Buzz Aldrin est apparu et a joué dans de nombreux documentaires, séries, téléfilms et films en raison de sa notoriété de deuxième marcheur lunaire. L’une de ses premières apparitions est dans L’Enfant bulle (1976) et, l’une des plus notables, dans Transformers 3 : La Face cachée de la Lune (2011). En 1994, il prête sa voix dans l’épisode Homer dans l’espace de la série d’animation Les Simpson, en 1997 dans Space Ghost Coast to Coast (épisodes Brilliant Number One et Brilliant Number Two), en 1999 dans La Cour de récré (épisode Space Cadet), en 2011 dans Futurama (épisode Cold Warriors) et dans Miles dans l’espace (dans un épisode, 2017).

Il apparaît dans les séries Da Ali G Show (2003), Numbers (épisode Toujours plus haut, 2006), 30 Rock (épisode The Moms, 2010), The Big Bang Theory (épisode The Holographic Excitation, 2012) ou encore Jorden runt på 6 steg (épisode 3, 2015). Il est présent dans les documentaires Moonwalk One (1972) et In the Shadow of the Moon (2007), le manga Space Brothers (2012) ou encore prête sa voix dans le film Fly Me to the Moon (2008) et le jeu-vidéo Mass Effect 3 (2012).
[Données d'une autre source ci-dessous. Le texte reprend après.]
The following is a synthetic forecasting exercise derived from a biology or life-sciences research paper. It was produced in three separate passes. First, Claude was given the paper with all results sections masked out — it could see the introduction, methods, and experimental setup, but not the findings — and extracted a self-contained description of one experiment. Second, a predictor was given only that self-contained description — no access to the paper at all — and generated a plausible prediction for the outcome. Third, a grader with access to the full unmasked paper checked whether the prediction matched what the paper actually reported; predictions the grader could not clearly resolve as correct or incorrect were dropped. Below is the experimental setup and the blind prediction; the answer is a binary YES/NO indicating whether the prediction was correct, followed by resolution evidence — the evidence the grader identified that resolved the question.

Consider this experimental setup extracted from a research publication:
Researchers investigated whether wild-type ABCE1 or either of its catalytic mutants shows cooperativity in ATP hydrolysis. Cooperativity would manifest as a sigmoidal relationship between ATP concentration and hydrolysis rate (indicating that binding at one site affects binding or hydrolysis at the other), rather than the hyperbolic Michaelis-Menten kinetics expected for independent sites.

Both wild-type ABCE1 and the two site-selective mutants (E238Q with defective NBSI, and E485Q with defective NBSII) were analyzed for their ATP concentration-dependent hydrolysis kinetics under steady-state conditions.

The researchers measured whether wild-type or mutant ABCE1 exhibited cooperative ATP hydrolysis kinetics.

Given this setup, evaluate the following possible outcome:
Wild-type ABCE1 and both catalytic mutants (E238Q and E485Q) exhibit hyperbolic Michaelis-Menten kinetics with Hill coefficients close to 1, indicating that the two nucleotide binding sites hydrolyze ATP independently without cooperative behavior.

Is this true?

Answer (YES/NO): YES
Aldrin est aussi consultant sur le jeu vidéo Buzz Aldrin’s Race Into Space (1993).

En 2010, il participe à la 10ème saison de l’émission Dancing with the Stars, en 2016 comme invité à The Late Show with Stephen Colbert et en 2017 de nouveau comme invité à Hell’s Kitchen.

Aldrin est interprété par Cliff Robertson dans Return to Earth (1976) – aidant l’acteur dans sa préparation –, Larry Williams dans Apollo 13 (1995), Xander Berkeley dans Apollo 11 (1996) – il est également conseiller technique pour ce film –, Bryan Cranston dans la mini-série De la Terre à la Lune (1998) et Magnificent Desolation: Walking on the Moon 3D (2005), James Marsters dans Mission Apollo 11, les premiers pas sur la Lune (2009), Cory Tucker dans Transformers 3 : La Face cachée de la Lune (2011) et Corey Stoll dans First Man : Le Premier Homme sur la Lune (2018).

Enfin, Buzz l’Éclair est le nom utilisé pour l’un des protagonistes des longs-métrages d’animation en images de synthèse des studios Pixar Toy Story, puis dans ses suites Toy Story 2Toy Story 3 et Toy Story 4 qui forment la série de films Toy Story et ses dérivés (le film Buzz l’Éclair, le film : Le Début des aventures et la série animée télévisée Les Aventures de Buzz l’Éclair). Ce nom est directement inspiré de Buzz Aldrin. Dans la bande dessinée De cape et de crocs, scénarisée par Alain Ayroles et dessinée par Jean-Luc Masbou, les trois Cadets de la Lune se nomment Colin, Aldrin et Fort-à-Bras, faisant référence aux trois astronautes d’Apollo 11. Aldrin y est dit “de Redondie”, venant d’une région de la Lune où les habitants s’expriment systématiquement en termes redondants.